The systemd script and frankenphp user
Let's create a specific user to run the frankenphp process.
The home directory should be writable because the dynamic config will be stored in there (Caddy allows modifying the config from a live API) — A good choice is /var/lib/frankenphp.
groupadd --system frankenphp
useradd --system --gid frankenphp --create-home --home-dir /var/lib/frankenphp --shell /usr/sbin/nologin frankenphp
Let's also allow it write access to /etc/frankenphp/:
chown -R frankenphp:frankenphp /etc/frankenphp
And here's a systemd script to put in /etc/systemd/system/frankenphp.service (this is pretty much the official one they bundle with their new Debian packages):
[Unit]
Description=FrankenPHP
Documentation=https://frankenphp.dev/docs/
After=network.target network-online.target
Requires=network-online.target
[Service]
Type=notify
User=frankenphp
Group=frankenphp
ExecStart=/opt/frankenphp run --environ --config /etc/frankenphp/Caddyfile
ExecReload=/opt/frankenphp reload --config /etc/frankenphp/Caddyfile --force
TimeoutStopSec=5s
LimitNOFILE=1048576
LimitNPROC=512
PrivateTmp=true
ProtectSystem=full
AmbientCapabilities=CAP_NET_BIND_SERVICE
[Install]
WantedBy=multi-user.target
We're ready to serve PHP files, start the server and make it start with the server:
systemctl enable --now frankenphp.service
Check that everything is going as planned in the logs:
journalctl -u frankenphp.service
It's of course possible to configure multiple websites with Caddy and FrankenPHP as well as add redirections, rules for static files and more.

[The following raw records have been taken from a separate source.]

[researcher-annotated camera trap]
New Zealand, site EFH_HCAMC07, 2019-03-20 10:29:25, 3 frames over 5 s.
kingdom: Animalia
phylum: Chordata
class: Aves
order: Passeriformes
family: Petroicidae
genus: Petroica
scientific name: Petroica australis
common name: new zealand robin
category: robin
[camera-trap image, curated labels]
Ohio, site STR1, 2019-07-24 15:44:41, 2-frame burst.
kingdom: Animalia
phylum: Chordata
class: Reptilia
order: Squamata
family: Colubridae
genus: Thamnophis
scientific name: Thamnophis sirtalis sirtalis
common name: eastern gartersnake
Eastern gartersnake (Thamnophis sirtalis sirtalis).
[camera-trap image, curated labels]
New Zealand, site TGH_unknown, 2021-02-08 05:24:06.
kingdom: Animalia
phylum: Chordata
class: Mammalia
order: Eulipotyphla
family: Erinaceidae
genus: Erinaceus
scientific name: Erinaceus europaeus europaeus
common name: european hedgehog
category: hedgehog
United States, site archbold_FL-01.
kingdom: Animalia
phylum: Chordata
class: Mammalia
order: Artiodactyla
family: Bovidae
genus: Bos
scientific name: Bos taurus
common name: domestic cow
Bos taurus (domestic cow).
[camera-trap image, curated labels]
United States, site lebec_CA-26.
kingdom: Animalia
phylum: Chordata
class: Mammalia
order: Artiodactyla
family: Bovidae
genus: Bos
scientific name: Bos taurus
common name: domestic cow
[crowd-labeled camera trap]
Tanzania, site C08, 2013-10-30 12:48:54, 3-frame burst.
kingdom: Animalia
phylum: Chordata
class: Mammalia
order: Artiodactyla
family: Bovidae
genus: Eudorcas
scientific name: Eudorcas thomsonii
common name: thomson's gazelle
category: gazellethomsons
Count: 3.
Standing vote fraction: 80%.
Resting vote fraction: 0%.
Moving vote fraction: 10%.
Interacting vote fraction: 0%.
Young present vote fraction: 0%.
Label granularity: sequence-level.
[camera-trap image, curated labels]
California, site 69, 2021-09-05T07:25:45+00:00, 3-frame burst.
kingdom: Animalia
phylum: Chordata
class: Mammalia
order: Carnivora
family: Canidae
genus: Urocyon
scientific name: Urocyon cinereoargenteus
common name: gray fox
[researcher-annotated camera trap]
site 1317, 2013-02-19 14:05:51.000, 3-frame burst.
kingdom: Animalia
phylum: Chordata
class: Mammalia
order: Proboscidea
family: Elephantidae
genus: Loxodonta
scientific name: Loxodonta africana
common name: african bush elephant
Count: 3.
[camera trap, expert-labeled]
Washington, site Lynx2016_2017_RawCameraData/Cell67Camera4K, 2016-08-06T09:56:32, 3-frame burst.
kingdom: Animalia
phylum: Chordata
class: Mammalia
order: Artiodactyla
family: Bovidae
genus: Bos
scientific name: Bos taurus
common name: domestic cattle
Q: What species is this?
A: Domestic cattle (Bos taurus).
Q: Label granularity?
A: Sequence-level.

After a few seconds we can already fetch my home page (which is just phpinfo(); and HTTP/3 works on top of the automatic HTTPS redirection:
Conclusion
It's never been that easy to ship a complete PHP environment on a fresh server even though FrankenPHP is more meant for containerized environments.
An interesting competitor will be Nginx Unit which is probably going to have a more standard interface with package managers.
However, Nginx Unit is not a fully featured web server like Caddy (for instance HTTP/2 is currently not supported) but in many cases we may be behind a reverse proxy anyway.
It's important to keep in mind that the static build doesn't allow adding extensions on the fly and will only support the PHP version it was built with.
However we could technically run multiple instances of FrankenPHP but duplicating Caddy doesn't make sense unless it's behind a reverse proxy and at that point it might be better to just work with Docker or an equivalent.
We haven't even touched the Worker mode of FrankenPHP which is a way to keep part of the PHP application in memory to be quickly reused for many requests — This requires tight coupling with the application but offers very impressive throughputs as it sort of bypasses the main weakness of PHP (rebuilding almost everything for every request).
There is one of these workers for Symfony you might want to try. The official Symfony Docker image uses FrankenPHP and the worker mode.